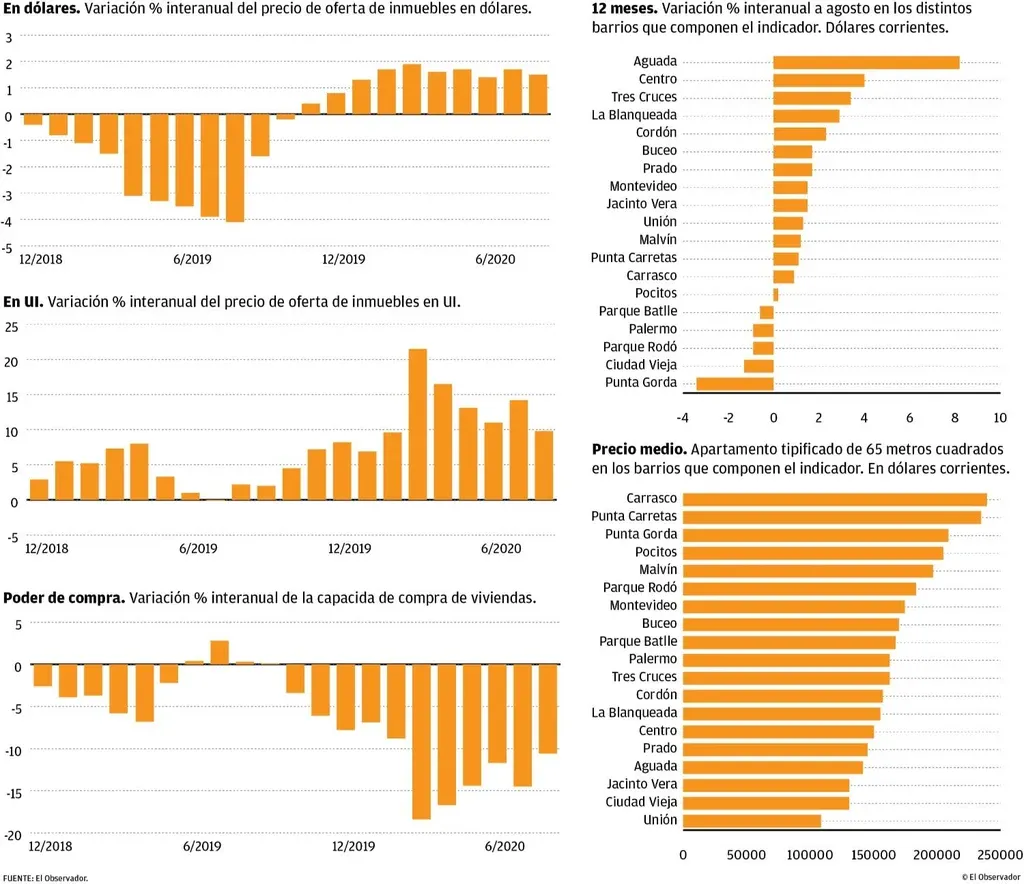 **En dólares.** Variación % interanual del precio de oferta de inmuebles en dólares.

3
2
1
0
-1
-2
-3
-4
-5
12/2018
6/2019
12/2019
6/2020

**En UI.** Variación % interanual del precio de oferta de inmuebles en UI.

25
20
15
10
5
0
-5
12/2018
6/2019
12/2019
6/2020

**Poder de compra.** Variación % interanual de la capacida de compra de viviendas.

5
0
-5
-10
-15
-20
12/2018
6/2019
12/2019
6/2020

FUENTE: El Observador.

**12 meses.** Variación % interanual a agosto en los distintos barrios que componen el indicador. Dólares corrientes.

Aguada
Centro
Tres Cruces
La Blanqueada
Cordón
Buceo
Prado
Montevideo
Jacinto Vera
Unión
Malvín
Punta Carretas
Carrasco
Pocitos
Parque Batlle
Palermo
Parque Rodó
Ciudad Vieja
Punta Gorda

-4 -2 0 2 4 6 8 10

**Precio medio.** Apartamento tipificado de 65 metros cuadrados en los barrios que componen el indicador. En dólares corrientes.

Carrasco
Punta Carretas
Punta Gorda
Pocitos
Malvín
Parque Rodó
Montevideo
Buceo
Parque Batlle
Palermo
Tres Cruces
Cordón
La Blanqueada
Centro
Prado
Aguada
Jacinto Vera
Ciudad Vieja
Unión

0 50000 100000 150000 200000 250000

© El Observador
▬▬▬▬▬▬
Description of the task - Beginning with the first entry above, reproduce every line verbatim until the line with "FUENTE: El Observador.", which is included too; omit pictures.

Task result -
 **En dólares.** Variación % interanual del precio de oferta de inmuebles en dólares.

3
2
1
0
-1
-2
-3
-4
-5
12/2018
6/2019
12/2019
6/2020

**En UI.** Variación % interanual del precio de oferta de inmuebles en UI.

25
20
15
10
5
0
-5
12/2018
6/2019
12/2019
6/2020

**Poder de compra.** Variación % interanual de la capacida de compra de viviendas.

5
0
-5
-10
-15
-20
12/2018
6/2019
12/2019
6/2020

FUENTE: El Observador.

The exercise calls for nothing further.